We live next door to a house where the whole family is delivering babies. The grand-mother was a midwife, so was ther daughter and now one grand-daughter is a nurser, one grand-sonson a doctor and one grand-daughter a midwife. It is a very reputable place where many people around were born and where many indigenous women come to have their baby. 
The place is always busy so the profession seems alive and doing well.
I heard that it was possible to come here and deliver a baby because there was a doctor on the premise.
There is another midwife on the street who seem to be working as well but on a much more discreet way and who goes to the women´s home.
It seems that the requirement is to have easy access to a hospital or a doctor in case of problems.
It is a good idea to have a back up in case of problems for the mother or baby,


----------



## toolstriss

*And where is it that you live? *



citlali said:


> We live next door to a house where the whole family is delivering babies. The grand-mother was a midwife, so was ther daughter and now one grand-daughter is a nurser, one grand-sonson a doctor and one grand-daughter a midwife.
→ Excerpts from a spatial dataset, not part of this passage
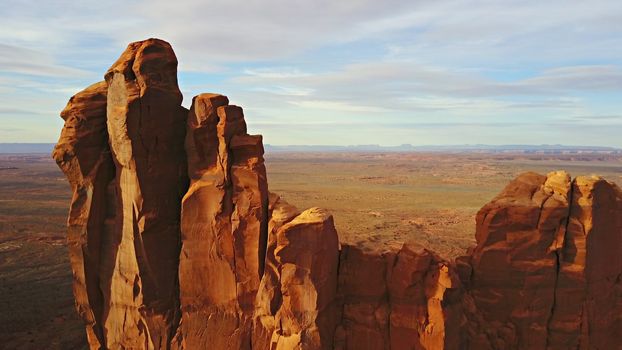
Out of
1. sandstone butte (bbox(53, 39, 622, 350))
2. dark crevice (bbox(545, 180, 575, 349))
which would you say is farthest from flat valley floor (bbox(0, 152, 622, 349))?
dark crevice (bbox(545, 180, 575, 349))

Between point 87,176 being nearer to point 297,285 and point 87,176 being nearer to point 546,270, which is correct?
point 297,285

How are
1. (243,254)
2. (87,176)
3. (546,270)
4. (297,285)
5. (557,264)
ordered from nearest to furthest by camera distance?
(297,285)
(243,254)
(546,270)
(557,264)
(87,176)

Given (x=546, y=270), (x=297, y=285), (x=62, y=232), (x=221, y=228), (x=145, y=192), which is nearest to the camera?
(x=297, y=285)

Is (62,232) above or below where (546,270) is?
below

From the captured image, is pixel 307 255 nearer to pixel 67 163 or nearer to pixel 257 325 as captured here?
pixel 257 325

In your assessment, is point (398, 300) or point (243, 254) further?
point (243, 254)

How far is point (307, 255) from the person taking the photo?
37.3ft

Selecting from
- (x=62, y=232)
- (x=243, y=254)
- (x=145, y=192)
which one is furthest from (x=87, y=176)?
(x=62, y=232)

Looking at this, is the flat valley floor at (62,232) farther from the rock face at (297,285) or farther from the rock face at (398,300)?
the rock face at (297,285)

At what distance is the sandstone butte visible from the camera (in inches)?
484

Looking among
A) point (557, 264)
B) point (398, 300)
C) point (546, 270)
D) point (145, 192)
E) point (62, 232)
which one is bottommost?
point (62, 232)

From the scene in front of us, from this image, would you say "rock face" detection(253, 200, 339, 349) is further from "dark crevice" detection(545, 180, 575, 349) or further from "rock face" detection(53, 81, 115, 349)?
"dark crevice" detection(545, 180, 575, 349)

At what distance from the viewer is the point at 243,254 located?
41.4 feet

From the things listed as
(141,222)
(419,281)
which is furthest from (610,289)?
(141,222)
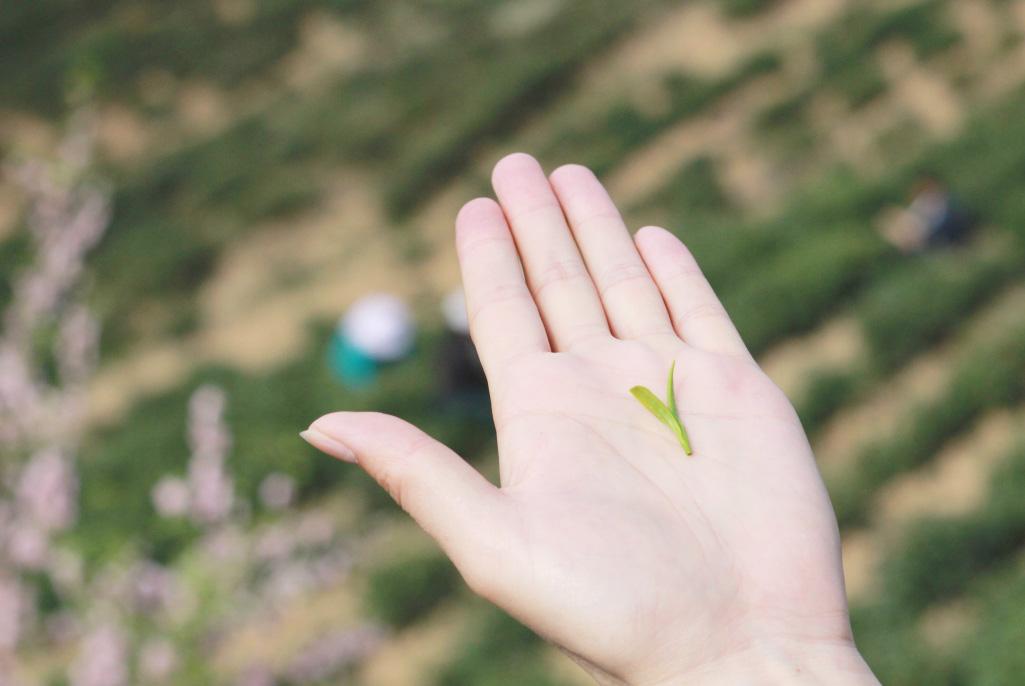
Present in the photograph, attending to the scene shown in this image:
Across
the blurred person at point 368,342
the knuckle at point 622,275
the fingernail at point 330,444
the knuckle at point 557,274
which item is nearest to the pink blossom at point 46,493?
the fingernail at point 330,444

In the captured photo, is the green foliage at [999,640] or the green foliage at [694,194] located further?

It is a very reputable place where many people around were born and where many indigenous women come to have their baby.
> The place is always busy so the profession seems alive and doing well.
> I heard that it was possible to come here and deliver a baby because there was a doctor on the premise.
> There is another midwife on the street who seem to be working as well but on a much more discreet way and who goes to the women´s home.
> It seems that the requirement is to have easy access to a hospital or a doctor in case of problems.
> It is a good idea to have a back up in case of problems for the mother or baby,


Sounds great. Where exactly are you and your neighbors located?


----------



## citlali

San Cristobal de las Casas, Chiapas


----------



## Hound Dog

... (I) would be grateful if you could share any more info about how your friends had their natural-as-possible birth in Mexico City? I am a New Yorker expecting to have a baby in Mexico City in Jan. 2014 and when I probed a doctor in DF about midwives he said “only indigenous people do that!” Please help?  Thanks so much in advance...

-Suzanne[/QUOTE]

Suzanne:

Just a point of clarification. My wife Citlali just posted a comment on this thread writing of a clinic next door to our house where midwifery is practiced routinely all the time and there is a medical doctor on duty there. Since we live in both Jalisco and Chiapas -areas of Mexico which are quite disparate from each other, please note that she is writing of our home in San Cristóbal de Las Casas, Chiapas, where a large proportion of the population in San Cristóbal proper is indigenous and in the surrounding indigenous mountainside communities virtually all residents are indigenous and many come to San Cristóbal to have babies using the services of midwives including the clinic adjacent to our home there. I don´t know whether or not those midwife services are available to local non-indigenous folks or foreigners or not but I do know that the birthing process among the Maya may have certain procedures with which you are probably unfamiliar - not better or worse - just unfamiliar to you in all probability. That doesn´t mean you shouldn´t try their services in Chiapas but that is a long way from Mexico City both in distance and culturally. 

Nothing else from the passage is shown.